Французское выражение "faire l'histoire" {делать историю.}, столь характерное для французского национального склада, совершенно неприменимо у нас: наша история как-то сама собою делается... В сущности, разумеется, это мы ее делаем, но только пассивно, а не активно,-- и для нас характерны выражения, в которых о нас-то и умалчивается, вроде: "повеяло весной", "наступила реакция", "времена изменились" и т. п. Так, Штольц говорит Обломову: "Ты не знаешь, что закипело у нас теперь..." Это "закипели" "веяния" конца 50-х годов, когда почуялась близость великой реформы, за которою должны были последовать и другие. Для современников, как и для последующих поколений, было не вполне ясно, какие именно общественные силы и в какой мере участвовали в этих событиях первостепенной важности. Опять приходится вспомнить психологию толпы. Впоследствии понадобились специальные изыскания, чтобы выяснить весь этот ход "вещей". Равным образом долго оставался открытым вопрос о том, чему, собственно, мы обязаны победой над Наполеоном в 1812 году: морозу или мудрой медлительности Кутузова, столь гениально изображенной Толстым,-- именно как наш национальный способ действовать?

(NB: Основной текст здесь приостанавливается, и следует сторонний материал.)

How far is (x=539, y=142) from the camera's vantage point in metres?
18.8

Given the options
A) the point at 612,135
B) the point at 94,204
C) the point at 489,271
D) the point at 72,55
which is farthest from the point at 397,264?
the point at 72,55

"Войне и мире" и является художественным воплощением нашего национального волевого уклада и фаталистических наклонностей нашей мысли, в их нормальном виде и в историческом обнаружении {Об этом я писал подробнее в книге о Толстом (т. III Собр. соч., кн. IV и V)3.}. И, можно сказать, мы делали и делаем нашу историю "по-кутузовски". К сожалению, приходится сознаться, что до сих пор мы делали ее и "по-обломовски". Надо уповать, что этот последний "фактор" пойдет на убыль, что приближается время, когда обломовщина, какая еще есть, будет вытеснена из сферы общественной жизни и деятельности и перестанет определять собою "ход вещей" у нас. Симптомы этого оздоровления нашей национальной психики уже намечаются. И нетрудно видеть, что ближайшим результатом этого будет также некоторое изменение в нормальном функционировании наших волевых актов: их темп ускорится, наш "волевой фатализм" пойдет на убыль, яснее обозначатся системы сил, творящие историю,-- и мы будем знать, куда идем и что и как делаем... 

2

Важнейшие признаки обломовщины оттеняются фигурою Штольца. Задуманное и изображенное в противоположность Обломову, это лицо, как художественный образ, оставляет впечатление некоторой априорности и, пожалуй, искусственности построения. При всем том, однако, мы не можем присоединиться к мнению; будто Штольц не удался Гончарову примерно так, как не удался Гоголю Костанжогло. Штольц, во всяком случае, не выдуман. То, что в нем признается неясным, было в ту эпоху неясно в самой жизни, и как этою, так и другими сторонами Штольц представляется нам фигурою, далеко не лишенною типичности для второй половины 50-х годов и начала 60-х.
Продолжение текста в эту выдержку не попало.